Most employees happy to have their output monitored at work

Employees are happy for technology and data to monitor their output, provided they know exactly what data is being used.

Research from data science company Profusion found 61% of employees were comfortable with their output being monitored by data, but 81% said the data must be made available to employees to allow them to challenge any interpretations.

Employees felt businesses could be making more use of data, with 72% saying that applying data to HR decisions would be more beneficial for the workforce.

Employers keeping tabs on workers:

Workplace monitoring on the rise

What HR should know about the limits of “spying” on employees

HR mythbusting: Does surveillance improve performance?

Lesley Holmes, data protection officer at HR, payroll, and finance experts MHR International, said workers and employers could make the best use of data by communicating more.

She told HR magazine: "Data is a rich source of insight that is increasingly key to building a stronger, more resilient and successful business. Increasingly businesses are becoming more aware of the power of employee data – especially with the rise of hybrid and remote working making measuring productivity and activity a larger challenge. 

"No activity happens in a vacuum, so it’s important that there is a dialogue between employees and HR teams on their data. On top of making sure GDPR is closely adhered to, there should be a level of transparency on what the data is being used for. If there is a lack of trust between employee and employer, this could prevent employees sharing their data, and thus drying up a strong source of insights.

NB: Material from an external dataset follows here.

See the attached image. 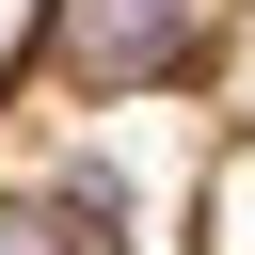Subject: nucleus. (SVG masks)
Returning <instances> with one entry per match:
<instances>
[{"label": "nucleus", "mask_w": 255, "mask_h": 255, "mask_svg": "<svg viewBox=\"0 0 255 255\" xmlns=\"http://www.w3.org/2000/svg\"><path fill=\"white\" fill-rule=\"evenodd\" d=\"M0 255H255V0H32L0 32Z\"/></svg>", "instance_id": "f257e3e1"}]
</instances>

Of those surveyed, 30% said their company monitors their output while 20% said that monitoring has increased since the pandemic.

Holmes said: "Our research shows that many businesses are putting a keen focus on improving access to data and driving more informed planning and analysis, but there is still plenty of room to improve through stronger collaboration with other departments, and upskilling employees on data management and analysis.

"If HR is able to tap into the data it collects, and work with other departments, a whole new picture of the organisation could be developed and new opportunities for greater efficiencies and opportunities could be found." 

Profusion surveyed 1,000 workers across the UK.